There’s one powerful set piece where an Indian chief who does not speak English is deeply moved by a performance of King Lear. The distancing of the constant narration is finally overcome for a few moments, though the playwright steps on the emotional climax in a desperate attempt to segue to the next item on his outline.

By the time the characters arrive in California, they are broken, and so is the interest of the audience. The climax of the play felt like an epilogue, and even then the playwright tacked on a secondary ending that just made it all worse. There was no standout performance. I left with admiration for the settlers and prospectors and performers who sought their fortunes or sought new lives in the great American West, sympathy for the actors who worked so hard to accomplish so little, and a deep and abiding hope that I never have to sit through another Richard Nelson play.


Anonymous said...

>Well, traveling across the country in the 1840’s was wearying, stressful, and generally joyless. Just like the play!

I hope that we were among the few for whom the journey across the country was accompanied by a cell phone.

I could forgive the first time. It often takes me far too long to find my phone in spite of the fact that it has a home in my purse. But come on, turn the &%*@ thing off after it rings the first time. Don't wait for the third full-on ringing plus several "message received" chirps.


irilyth said...

Hey, theater! I want to see shows at a theater in Boston that's much like the Mark Taper Forum in LA. Where is that?

Michael said...

About the endless cell phone: Obviously the unbelievably rude audience member and her companion are at fault, but so is the theater. I tried talking to the house manager, but he was rude and useless. I tried using the Huntington’s feedback form, which they have so far ignored. My hope would be that I could persuade the theater to show some respect for the rest of the audience and the performers. But at this point it seems that I’d have to browbeat them just to hear an apology, and it would obviously be insincere.

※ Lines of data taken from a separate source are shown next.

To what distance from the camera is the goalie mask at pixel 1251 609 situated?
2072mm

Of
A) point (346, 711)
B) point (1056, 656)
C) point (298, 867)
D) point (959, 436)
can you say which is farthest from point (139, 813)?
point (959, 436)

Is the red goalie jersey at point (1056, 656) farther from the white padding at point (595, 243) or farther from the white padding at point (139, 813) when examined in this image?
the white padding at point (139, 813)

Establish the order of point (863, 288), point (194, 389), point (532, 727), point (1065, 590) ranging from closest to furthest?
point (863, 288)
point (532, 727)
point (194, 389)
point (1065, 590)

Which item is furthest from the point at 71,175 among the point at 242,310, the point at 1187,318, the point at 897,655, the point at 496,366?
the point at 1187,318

I’m disappointed, because I’ve seen some wonderful shows at the Huntington over the past few years. But I don’t like the way the place is managed, and a new artistic director is unlikely to improve the general staff attitude towards their audience.

Michael said...

Comparable to the Mark Taper Forum: Is that where we saw Peter Hall’s 2001 Romeo and Juliet where Juliet was played as if she were actually a 12-year-old girl? No, I guess that was at the Ahmanson; the Mark Taper Forum had John Spencer in Glimmer Glimmer Shine at the same time.

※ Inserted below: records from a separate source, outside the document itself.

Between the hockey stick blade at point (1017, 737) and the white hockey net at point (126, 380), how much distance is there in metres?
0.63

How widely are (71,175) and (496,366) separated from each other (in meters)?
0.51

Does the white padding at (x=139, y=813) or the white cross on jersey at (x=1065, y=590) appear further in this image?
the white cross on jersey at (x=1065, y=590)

Let’s see; the Mark Taper Forum seats 750 people, has a thrust stage, and puts on modern shows with professional actors and some celebrities. The closest truly comparable theater would be the Lincoln Center Vivian Beaumont Theater, but that’s in New York. Lisa and I greatly enjoyed the season that we subscribed to down there, but it is a lot of travel to go to New York for shows.

For play selection, I’d take a look at the New Repertory Theater in Watertown (quite a bit smaller in all ways, but many great productions) or the Huntington in Boston (stick with the orchestra section, and bring a supersoaker to short out nearby cell phones). The American Repertory Theater in Cambridge does some of its productions with a thrust stage (the mechanics of their theater are very cool), but that’s about the only thrust stage I can think of in Boston other than the Lyric Stage (which is much smaller). The Lyric Stage is a little older in play selection, but I’ve enjoyed most of the plays I’ve seen there. The Huntington probably comes closest in terms of level of casting.

What did you like about the Mark Taper Forum?